Work request - Give back every line of the material below exactly, but no images.

Records for this task -
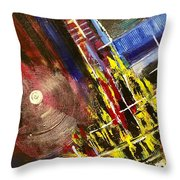 Picture 3 Throw Pillow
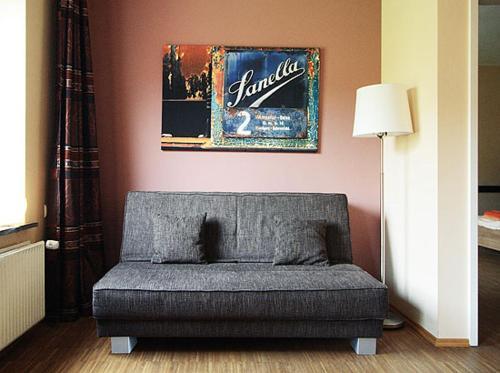 Appartements in der historischen Deichstrasse photo 10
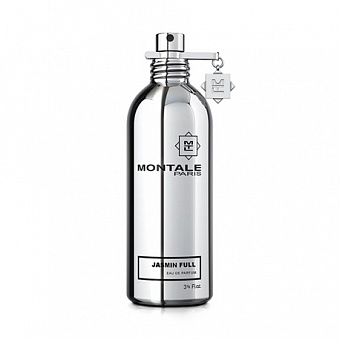Montale Jasmin Full 30 ml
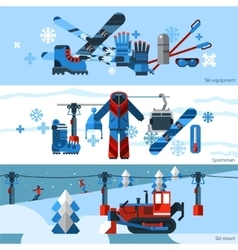 Three Flat Horizontal Skiing Banners vector image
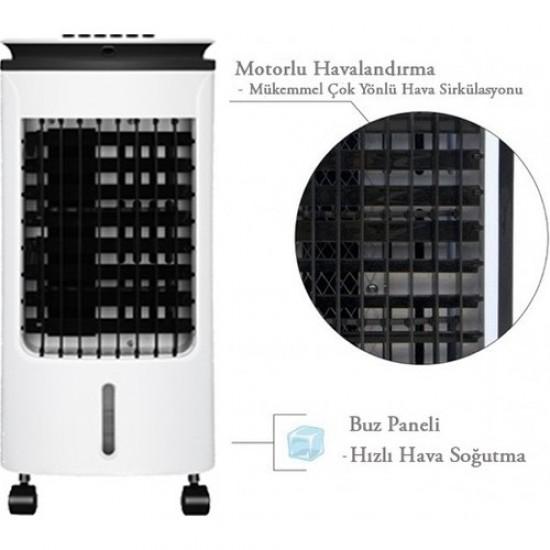 BL-199DL Portatif Taşınabilir Hava Temizleyici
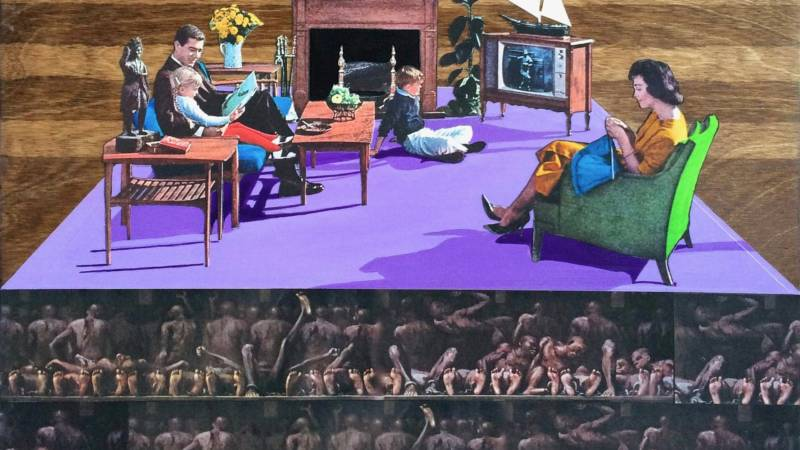 "Detail of ""Den of Iniquity"" by San Francisco visual artist Mark Harris. ""Whenever you tell a cultural group that they can't tell their own story, that's how things get whitewashed,"" Harris says."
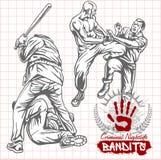 Bandidos y gamberros - vida nocturna criminal ilustración del vector
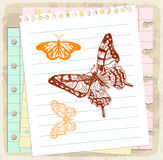 Cartoon butterfly on paper note, vector illustration Stock Photo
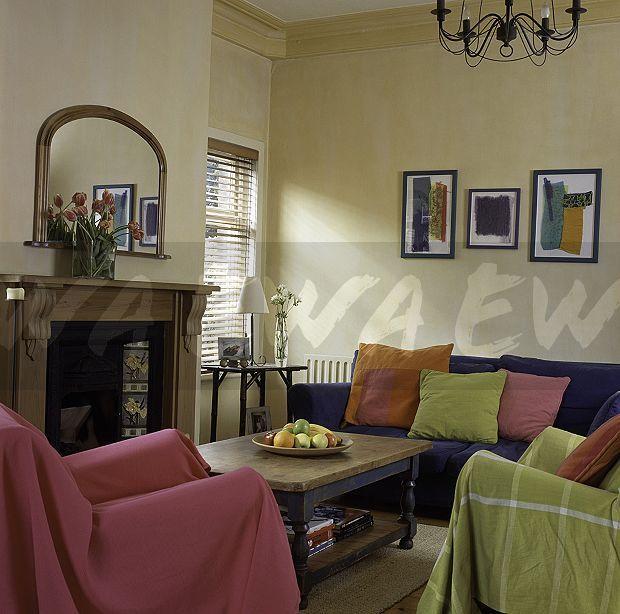90s living room | Interior design, Interior, Home decor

Task response -
 Picture 3 Throw Pillow
 Appartements in der historischen Deichstrasse photo 10
Montale Jasmin Full 30 ml
 Three Flat Horizontal Skiing Banners vector image
 BL-199DL Portatif Taşınabilir Hava Temizleyici
 "Detail of ""Den of Iniquity"" by San Francisco visual artist Mark Harris. ""Whenever you tell a cultural group that they can't tell their own story, that's how things get whitewashed,"" Harris says."
 Bandidos y gamberros - vida nocturna criminal ilustración del vector
 Cartoon butterfly on paper note, vector illustration Stock Photo
90s living room | Interior design, Interior, Home decor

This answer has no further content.